No wonder, then, that Shore’s erstwhile agent was a candidate in London at the recent European Elections. On the list of No2EU – Yes To Democracy. Even the vaguest equivalent of which from within the Tory subculture is … well, what, exactly? UKIP, with its minimum fifty per cent Old Labour or Old Liberal vote? If half or more of its voters knew where it was really coming from, then they wouldn’t vote for it. Whereas all those whom the media blackout permitted to know where No2EU – Yes To Democracy was coming from voted for it precisely because of that knowledge, not in spite of it.
What a ridiculous man you are. Campbell-Bannerman was Liberal not Ukip and has been dead for a hundred years.
ReplyDeleteIs that last comment a joke?
ReplyDeleteSadly not.
ReplyDeleteI know...
ReplyDeleteNow, while laughing at BDJ is one of life's highest pleasures, let's get back on topic.
He'll have Googled Campbell Bannerman (there is no hyphen) and this will have been the first thing that came up. There is no way that he had ever heard of either of them before day.
ReplyDeleteQuite.
ReplyDeleteBut I mean it, I'm not putting up anything more on this thread about that buffoon.
The real failure of the Euro-sceptics at the time of the Referendum was brought about by the refusal of the No campaign's Socialist supporters, such as Tony Benn, to share platforms with Enoch Powell. Tony Benn has gone on to claim than he was right about Europe when Mrs Thatcher was wrong. Enoch Powell, in fact, was one of the intellectual fathers of the Thatcher revolution.
ReplyDeleteBenn, Shore, Michael Foot and Barbara Castle were serving Cabinet Ministers from an overwhelmingly anti-federalist party, whereas Powell was a fringe figure even within his own overwhelmingly pro-federalist party.

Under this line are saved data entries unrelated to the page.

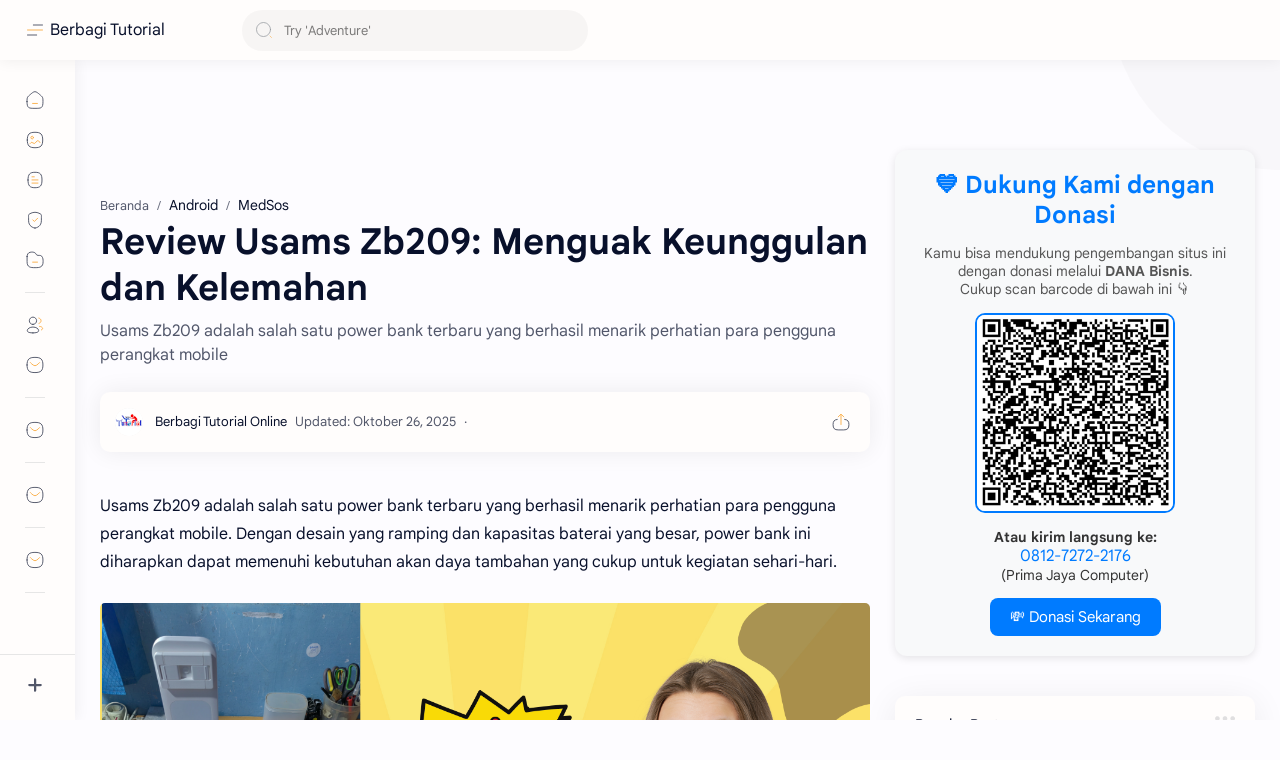

--- FILE ---
content_type: text/html; charset=utf-8
request_url: https://www.google.com/recaptcha/api2/aframe
body_size: 266
content:
<!DOCTYPE HTML><html><head><meta http-equiv="content-type" content="text/html; charset=UTF-8"></head><body><script nonce="0o8T22vstLySA93hZh6FjA">/** Anti-fraud and anti-abuse applications only. See google.com/recaptcha */ try{var clients={'sodar':'https://pagead2.googlesyndication.com/pagead/sodar?'};window.addEventListener("message",function(a){try{if(a.source===window.parent){var b=JSON.parse(a.data);var c=clients[b['id']];if(c){var d=document.createElement('img');d.src=c+b['params']+'&rc='+(localStorage.getItem("rc::a")?sessionStorage.getItem("rc::b"):"");window.document.body.appendChild(d);sessionStorage.setItem("rc::e",parseInt(sessionStorage.getItem("rc::e")||0)+1);localStorage.setItem("rc::h",'1762120754324');}}}catch(b){}});window.parent.postMessage("_grecaptcha_ready", "*");}catch(b){}</script></body></html>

ReplyDeleteI am not saying that that made him wrong. But I am saying that that made him less important. For good or ill, I doubt that he altered a single person's vote, or could have done so.
Nor was he a progenitor of Thatcherism. His relationship with monetarism was complicated, and in any case she abandoned it completely in her second term. The "free" market depends on entirely unrestricted immigration.
Far from being an integrationist, she tried to restore devolution to Northern Ireland and then signed the Anglo-Irish Agreement. She also signed the Single European Act. The logic of her position was and is the abolition of the monarchy, and her dealings with the Palace fully reflected this.
And she was of course an enthusiastic supporter of nuclear weapons, which Powell brilliantly denounced in both moral and strategic terms.